Imaginons le modeste artisan d’une petite fabrication d’articles de presse sur internet, qui consiste dans la recopie tels quels, mais enrichis, des communiqués de l’Agence de presse d’État (pour le néophyte, enrichis signifie entourés de jolis encarts publicitaires voyants, tentateurs et rétribués).
Il confie la promotion de ses articulets et la recherche du lecteur optimal à une Multinationale de l’analyse des données, qui a mis en œuvre d’énormes moyens afin de tout savoir sur les désirs et le comportement du public.
Il en ressent rapidement une agréable augmentation de son lectorat.
Mais il a l’arrogance de croire (ou faire croire), que ce petit succès est dû à la qualité de ses médiocres photocopiages enluminés, et emporté par le vertige de la cupidité, il fait voter par toute l’Europe, une loi qui instaure une obligation, pour la Multinationale et ses consœurs, de payer un droit d’affichage des éléments qu’il leur fournit pour attirer le lecteur. Comme si l’épicier demandait des honoraires au taxi qui connait son adresse et lui amène des clients.
Cette rémunération privée, doublement immorale, n’est motivée par rien d’objectif, sinon par la convoitise qu’éprouve le modeste artisan pour l’indécente richesse que la Multinationale a amassée en usant des lois mises en place par la corporation de l’artisan même afin d’éviter l’imposition de ses propres bénéfices.

Cette fable n’en est pas une, évidemment. La recommandation européenne faisant payer aux moteurs de recherche les liens qu’ils affichent vers les articles de presse entrait en application en France le 24 octobre 2019. Google avait annoncé qu’il indexerait alors les articles des organes de presse comme pour des simples particuliers (un titre et un lien), et que les journaux et sites qui voudraient être mis en avant par des images, extraits d’article et positionnements et signes distinctifs destinés à attirer l’œil de l’internaute, seraient les bienvenus s’ils acceptaient, par un accord, de fournir tout cela gratuitement. Le réseau social Facebook a depuis, d’une manière nettement plus équivoque, adopté la même position.
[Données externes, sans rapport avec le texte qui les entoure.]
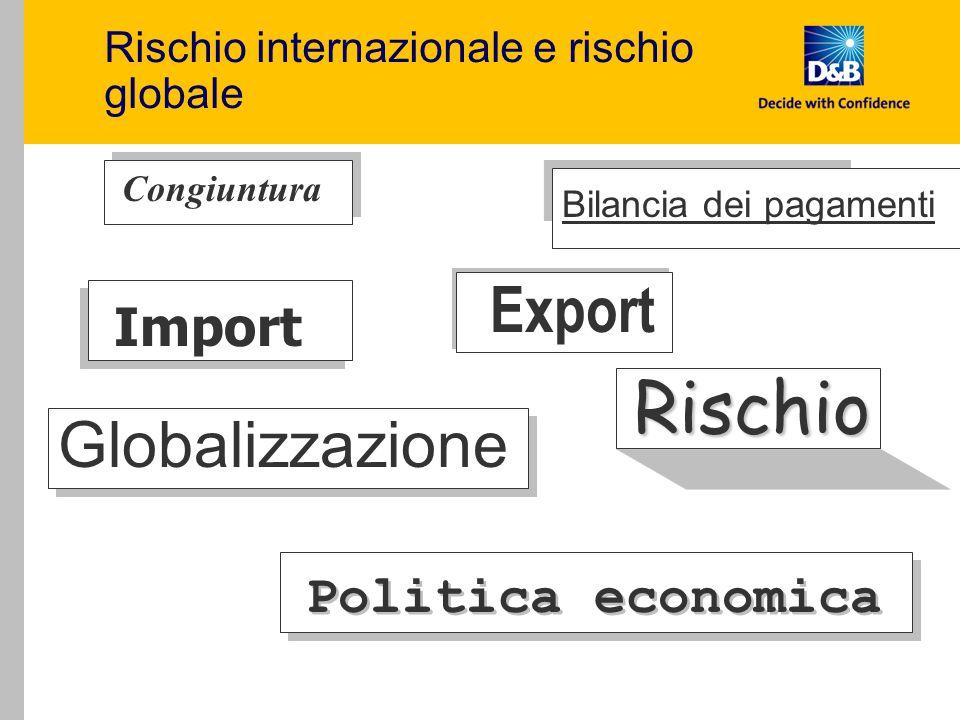 Import Export Bilancia dei pagamenti Globalizzazione Congiuntura Politica economica Rischio Rischio internazionale e rischio globale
Chapiteau sur la façade de l’église Saint-Jacques d’Aubeterre-sur-Dronne, vers 1170. Les sculpteurs de l’époque avaient bien compris les liens troubles, fratricides mais infrangibles qui unissent Google, Facebook, et leurs obligés, puisqu'ils partagent le même organisme. 


Tous savaient que les multinationales ne fléchiraient pas. Qu’est-ce qui peut aveugler ainsi une corporation qu’on dit bien informée ? L’Allemagne, la Belgique, l’Espagne, même la France, qui ont tenté depuis une dizaine d’années de s’approprier ainsi une part des bénéfices de Google, se sont toujours ridiculisés en tentant des procédés de « récupération détournée », qui n’ont jamais résisté plus de quelques jours à la menace de ne plus être favorisés, voire ne plus être indexés, et devenir invisibles au regard des lecteurs. 

Le 24 octobre résonna pourtant dans la presse unanime - à l’exception de Numérama qui explique clairement sa divergence - le chœur des journaux indignés, qui s’étaient pour l’occasion regroupés en une sorte de syndicat, APIG (Alliance de la Presse d’Information Générale) et couinaient « C’est intolérable, Google ne respecte pas la loi ! » Mais quelle loi ? Celle d’un minimum d’équité dans le partage privé du gâteau ?
Ils ont alors collectivement décidé de porter plainte auprès de l’Autorité de la concurrence.

Ne vous lamentez pas sur le sort des éplorés. Les principaux ont reconnu avoir déjà consenti à la convention de Google, et lui envoient toujours gratuitement, comme auparavant, les éléments d’information qui les mettent en évidence.

Ils ont eu une grosse frayeur, ont vagi un peu fort, mais c’est passé. Une couche propre, un peu de talc, et ils dorment en paix en attendant la décision de l’Autorité de la concurrence et ses inévitables suites judiciaires, pendant que leurs automates continuent d’enjoliver les communiqués de l’Agence France Presse.